2. Purpose and Scope

The procedures and measures set out in this document must be followed at all times by SBXL, its employees, agents, contractors or other parties working for or on behalf of SBXL.

  • Data Protection Legislation is designed to protect the privacy and integrity of personal data held by SBXL, other businesses and organisations.
  • In the context of the data held by SBXL includes (and its status is in brackets):
  • Data that relates to employees. The processing and management of this data is covered separately in our employee policies and procedures (Data Controller). In addition, personal data is processed by David Evans & Co (accountants) and HELP (HR services) and is processed and stored subject to those parties terms and conditions;
  • Data that relates to our clients for whom we provide the Services (Data Controller or Processor);
  • Data that relates to the shoppers we engage with in the course of the provisions of the Services (Data Processor and in some circumstances joint Data Controller); and
  • Data from prospective clients who may be interested in the provision of Services or other third parties who may have queries (Data Processor and Controller).

3. Policy

Under GDPR there are six principles that are set out as the main responsibilities for organisations. These are:

  • 1st: Personal data must be processed lawfully, fairly and in a transparent manner in relation to individuals;
  • 2nd: Personal data must be collected for specified, explicit and legitimate purposes and not further processed in a manner that is incompatible with those purposes; further processing for archiving purposes in the public interest, scientific or
  • 3rd: Personal data must be adequate, relevant and limited to what is necessary in relation to the purposes for which it is processed;
  • 4th: Personal data must be accurate and, where necessary, kept up to date; every reasonable step must be taken to ensure that personal data that is inaccurate, having regard to the purposes for which it is processed, is erased or rectified without delay;
  • 5th: Personal data must be kept in a form which permits identification of data subjects for no longer than is necessary for the purposes for which the personal data are processed; personal data may be stored for longer periods insofar as the personal data will be processed solely for archiving purposes in the public t, scientific or historical research purposes or statistical purposes subject
  • 6th: Personal data must be processed in a manner that ensures appropriate security of the personal data, including protection against unauthorised or unlawful processing and against accidental loss, destruction or damage, using appropriate technical or organisational measures.”

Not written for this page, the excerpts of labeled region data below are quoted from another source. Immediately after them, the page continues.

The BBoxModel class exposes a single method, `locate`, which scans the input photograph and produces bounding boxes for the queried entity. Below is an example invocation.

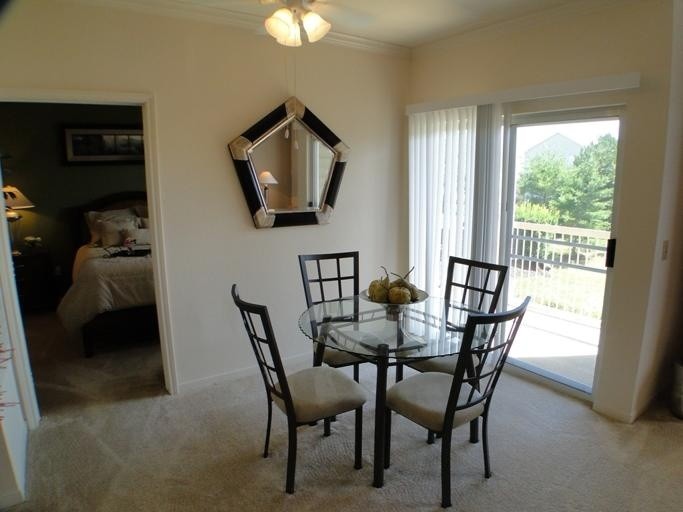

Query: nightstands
[14,245,54,317]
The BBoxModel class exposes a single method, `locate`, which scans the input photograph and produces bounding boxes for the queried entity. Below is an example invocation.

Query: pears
[368,275,418,303]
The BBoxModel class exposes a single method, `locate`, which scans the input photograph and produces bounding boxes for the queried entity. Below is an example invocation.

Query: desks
[298,292,509,474]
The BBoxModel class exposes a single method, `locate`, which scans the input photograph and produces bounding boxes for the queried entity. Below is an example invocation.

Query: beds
[55,191,160,358]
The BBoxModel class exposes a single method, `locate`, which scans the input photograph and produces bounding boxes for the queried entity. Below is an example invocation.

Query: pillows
[84,205,150,249]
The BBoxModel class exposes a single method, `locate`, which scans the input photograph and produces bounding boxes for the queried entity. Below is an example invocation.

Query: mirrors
[228,98,351,229]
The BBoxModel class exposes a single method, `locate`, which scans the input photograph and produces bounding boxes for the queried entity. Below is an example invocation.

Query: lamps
[259,0,331,47]
[284,121,302,150]
[0,151,14,177]
[3,185,36,256]
[258,170,278,208]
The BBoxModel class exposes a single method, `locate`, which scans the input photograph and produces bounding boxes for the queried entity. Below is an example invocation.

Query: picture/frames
[64,127,145,164]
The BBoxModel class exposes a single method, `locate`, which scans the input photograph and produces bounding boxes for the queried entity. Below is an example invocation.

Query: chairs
[380,295,532,508]
[296,251,386,440]
[232,283,366,497]
[395,252,509,444]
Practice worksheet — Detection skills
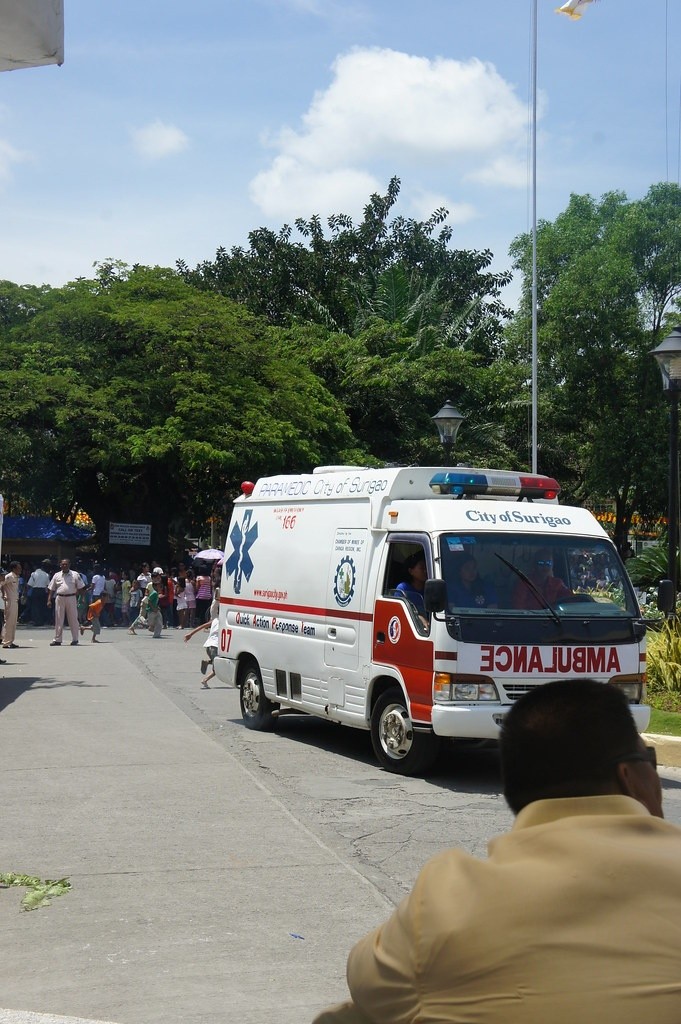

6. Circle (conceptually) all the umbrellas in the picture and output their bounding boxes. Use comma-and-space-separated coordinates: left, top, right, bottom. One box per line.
193, 548, 224, 565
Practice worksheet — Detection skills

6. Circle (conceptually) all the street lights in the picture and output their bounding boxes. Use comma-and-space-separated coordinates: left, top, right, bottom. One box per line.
430, 398, 465, 467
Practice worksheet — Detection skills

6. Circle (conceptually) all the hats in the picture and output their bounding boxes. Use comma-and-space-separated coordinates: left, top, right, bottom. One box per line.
41, 559, 51, 565
172, 577, 180, 585
153, 567, 164, 575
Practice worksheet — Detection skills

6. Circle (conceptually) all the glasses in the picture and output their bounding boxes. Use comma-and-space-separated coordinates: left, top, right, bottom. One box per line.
535, 559, 553, 568
590, 747, 656, 784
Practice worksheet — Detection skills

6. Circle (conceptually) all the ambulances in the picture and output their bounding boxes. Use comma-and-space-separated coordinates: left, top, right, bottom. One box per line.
212, 459, 677, 774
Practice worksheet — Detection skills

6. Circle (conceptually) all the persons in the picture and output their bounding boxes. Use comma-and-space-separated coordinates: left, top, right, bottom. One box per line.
443, 551, 499, 610
390, 549, 430, 631
511, 546, 584, 609
0, 559, 223, 664
344, 678, 680, 1024
183, 605, 220, 690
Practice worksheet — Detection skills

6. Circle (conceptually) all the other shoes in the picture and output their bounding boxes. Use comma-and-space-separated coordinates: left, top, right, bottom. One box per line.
18, 617, 24, 624
175, 625, 184, 629
128, 626, 137, 635
92, 639, 99, 643
162, 626, 167, 629
148, 625, 155, 632
153, 637, 162, 638
0, 660, 6, 664
2, 644, 9, 648
33, 623, 43, 626
8, 643, 19, 648
201, 661, 208, 675
202, 681, 209, 689
50, 641, 61, 646
80, 626, 85, 635
71, 641, 78, 645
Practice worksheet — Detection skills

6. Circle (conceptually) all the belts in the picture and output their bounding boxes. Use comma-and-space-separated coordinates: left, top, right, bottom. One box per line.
33, 588, 45, 590
57, 594, 75, 597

4. Lawful, Fair, and Transparent Data Processing

The GDPR seeks to ensure that personal data is processed lawfully, fairly, and transparently, without adversely affecting the rights of the data subject. The GDPR states that processing of personal data shall be lawful if at least one of the following applies:

  1. The data subject has given consent to the processing of his or her personal data for one or more specific purposes;
  2. Processing is necessary for the performance of a contract to which the data subject is a party or in order to take steps at the request of the data subject prior to entering into a contract;
  3. Processing is necessary for compliance with a legal obligation to which the controller is subject;
  4. Processing is necessary to protect the vital interests of the data subject or of another natural person;
  5. Processing is necessary for the performance of a task carried out in the public interest or in the exercise of official authority vested in the controller;
  6. Processing is necessary for the purposes of the legitimate interests pursued by the controller or by a third party, except where such interests are overridden by the fundamental rights and freedoms of the data subject which require protection of personal data.

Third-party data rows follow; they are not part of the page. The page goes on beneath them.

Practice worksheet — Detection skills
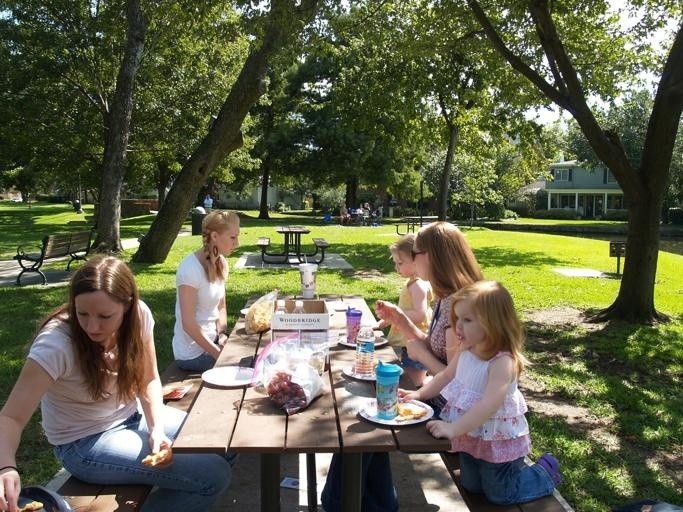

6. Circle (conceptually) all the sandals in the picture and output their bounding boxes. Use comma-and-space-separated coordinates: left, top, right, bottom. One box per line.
537, 451, 561, 488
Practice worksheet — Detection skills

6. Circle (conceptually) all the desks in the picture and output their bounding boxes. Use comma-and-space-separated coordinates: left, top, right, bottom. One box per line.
337, 217, 356, 225
276, 226, 311, 265
351, 213, 370, 225
405, 215, 450, 237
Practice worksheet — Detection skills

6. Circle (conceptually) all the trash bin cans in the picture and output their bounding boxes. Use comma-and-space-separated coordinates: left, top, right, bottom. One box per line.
192, 214, 206, 235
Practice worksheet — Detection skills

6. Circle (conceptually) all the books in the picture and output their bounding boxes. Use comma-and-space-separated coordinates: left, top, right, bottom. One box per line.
162, 378, 194, 400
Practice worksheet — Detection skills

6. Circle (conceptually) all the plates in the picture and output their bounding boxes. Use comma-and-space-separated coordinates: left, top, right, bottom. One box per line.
201, 366, 255, 387
343, 363, 405, 382
339, 337, 388, 348
359, 397, 435, 427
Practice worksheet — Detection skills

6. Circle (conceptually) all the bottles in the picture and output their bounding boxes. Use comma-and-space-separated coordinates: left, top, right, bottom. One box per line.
276, 299, 307, 315
355, 323, 375, 376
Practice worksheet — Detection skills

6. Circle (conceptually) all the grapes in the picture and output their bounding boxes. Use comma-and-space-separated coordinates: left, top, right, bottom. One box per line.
268, 371, 309, 413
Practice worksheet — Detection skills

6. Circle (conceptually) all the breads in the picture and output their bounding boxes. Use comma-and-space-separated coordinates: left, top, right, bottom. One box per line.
398, 401, 427, 421
20, 501, 43, 512
141, 450, 167, 467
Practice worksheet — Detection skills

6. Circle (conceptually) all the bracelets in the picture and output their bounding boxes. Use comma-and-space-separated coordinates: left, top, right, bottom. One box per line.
0, 466, 19, 471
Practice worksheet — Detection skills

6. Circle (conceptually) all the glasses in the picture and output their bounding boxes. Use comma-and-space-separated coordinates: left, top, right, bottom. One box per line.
410, 250, 426, 262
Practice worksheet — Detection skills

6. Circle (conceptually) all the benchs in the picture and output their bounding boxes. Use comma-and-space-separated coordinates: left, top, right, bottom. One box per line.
310, 238, 330, 264
44, 358, 205, 511
257, 237, 276, 264
13, 230, 93, 286
394, 223, 405, 235
388, 451, 581, 512
361, 219, 374, 225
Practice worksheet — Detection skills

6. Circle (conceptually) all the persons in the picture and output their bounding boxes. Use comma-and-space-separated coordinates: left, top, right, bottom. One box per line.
0, 256, 241, 512
320, 200, 384, 226
195, 194, 214, 214
172, 209, 239, 372
397, 279, 561, 507
320, 221, 484, 512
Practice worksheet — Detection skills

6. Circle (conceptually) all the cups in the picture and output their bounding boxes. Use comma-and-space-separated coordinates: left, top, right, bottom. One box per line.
345, 306, 362, 343
374, 362, 402, 420
298, 262, 318, 298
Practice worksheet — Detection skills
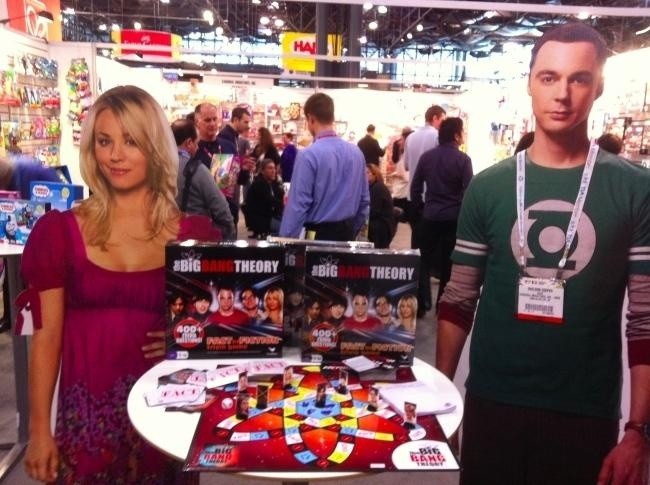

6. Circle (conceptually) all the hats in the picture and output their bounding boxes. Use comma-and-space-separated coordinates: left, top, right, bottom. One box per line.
193, 289, 212, 303
328, 295, 348, 308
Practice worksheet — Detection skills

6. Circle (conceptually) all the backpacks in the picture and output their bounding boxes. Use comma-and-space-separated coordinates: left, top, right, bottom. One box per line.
171, 205, 225, 244
390, 139, 401, 163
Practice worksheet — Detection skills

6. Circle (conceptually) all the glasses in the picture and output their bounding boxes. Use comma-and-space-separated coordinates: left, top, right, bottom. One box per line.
354, 300, 367, 306
219, 295, 232, 300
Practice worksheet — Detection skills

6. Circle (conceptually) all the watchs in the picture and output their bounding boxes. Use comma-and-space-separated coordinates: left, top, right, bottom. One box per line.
624, 420, 650, 441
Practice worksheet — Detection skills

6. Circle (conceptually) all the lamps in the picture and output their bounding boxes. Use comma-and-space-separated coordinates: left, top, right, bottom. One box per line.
0, 9, 55, 27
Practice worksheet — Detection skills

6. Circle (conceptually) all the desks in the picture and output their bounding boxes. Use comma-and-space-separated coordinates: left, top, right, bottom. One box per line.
0, 239, 29, 484
122, 349, 468, 485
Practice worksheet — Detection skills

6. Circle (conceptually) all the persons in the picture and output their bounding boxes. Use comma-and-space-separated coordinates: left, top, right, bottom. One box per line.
435, 19, 650, 482
283, 367, 292, 388
596, 132, 625, 156
514, 132, 535, 157
172, 103, 297, 239
404, 105, 473, 300
357, 123, 415, 249
338, 371, 347, 391
280, 94, 370, 242
367, 386, 380, 411
169, 281, 416, 331
237, 372, 248, 391
20, 82, 221, 483
236, 394, 248, 418
0, 150, 68, 197
317, 384, 325, 406
401, 403, 415, 428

5. Types of Personal Data and Processing for Specified, Explicit and Legitimate Purposes

SBXL collects, processes and may hold the following personal data: names, addresses, telephone numbers and e mails, next of kin/ emergency contact details (employees only), national insurance numbers and tax codes (employees only), visual images of shopper- data subjects, together with cookie data on its website (see below), to the extent necessary for its specific purpose. This may include personal data received directly from data subjects (for example, contact details used when a data subject communicates with us) and data received from third parties (for example, names, addresses and telephone numbers of clients, suppliers and shoppers including data captured as a result of surveys carried out for market research purposes).

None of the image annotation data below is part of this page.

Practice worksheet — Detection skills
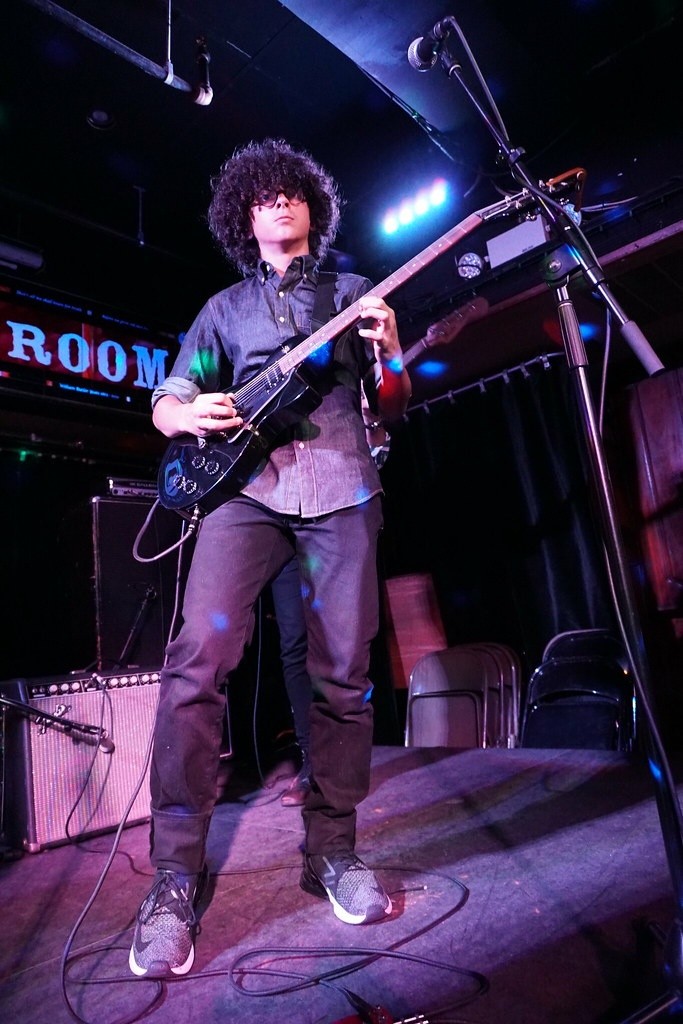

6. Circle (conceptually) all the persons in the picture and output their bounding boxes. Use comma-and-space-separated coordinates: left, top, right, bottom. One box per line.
126, 139, 409, 982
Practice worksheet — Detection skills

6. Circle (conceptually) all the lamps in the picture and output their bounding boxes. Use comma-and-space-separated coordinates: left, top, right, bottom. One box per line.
458, 204, 581, 279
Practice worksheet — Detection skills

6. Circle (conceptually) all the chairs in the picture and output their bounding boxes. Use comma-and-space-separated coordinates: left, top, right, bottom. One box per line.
522, 627, 642, 750
407, 644, 521, 749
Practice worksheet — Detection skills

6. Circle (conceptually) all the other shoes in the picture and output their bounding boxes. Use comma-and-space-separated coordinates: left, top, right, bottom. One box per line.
281, 778, 310, 807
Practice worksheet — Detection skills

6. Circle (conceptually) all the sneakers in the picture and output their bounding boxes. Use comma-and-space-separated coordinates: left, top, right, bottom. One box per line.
128, 873, 202, 979
301, 847, 392, 925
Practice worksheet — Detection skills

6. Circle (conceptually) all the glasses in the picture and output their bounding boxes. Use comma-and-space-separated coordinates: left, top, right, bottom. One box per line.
248, 184, 308, 208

SBXL only processes and stores personal data for the following specific purposes:

  • To perform contracts with third parties, including clients;
  • For carry out shopper tracking studies on behalf of clients, at the client’s request;
  • For employment law purposes, including processing pay and to fulfil and discharge health and safety obligations;
  • To prevent or detect crime (in the case of CCTV footage – see below);
  • For its own marketing purposes, subject to receiving consent from the relevant data subject;
  • To comply with other statutory obligations or the requirements of SBXL’s insurers or HMRC.

The purposes for which we process personal data will be informed to data subjects at the time that their personal data is collected, where it is collected directly from them, or as soon as possible (not more than one calendar month) after collection where it is obtained from a third party.

6. Accuracy of Data and Keeping Data Up to Date

SBXL shall ensure that all personal data collected and processed is kept accurate and up-to-date. The accuracy of personal data shall be checked when it is collected and at regular intervals thereafter. Data will be destroyed either 90 days after it was generated or at the end of a client project (whichever is the later). Where any inaccurate or out-of-date data is found, all reasonable steps will be taken without delay to amend or erase that data, as appropriate.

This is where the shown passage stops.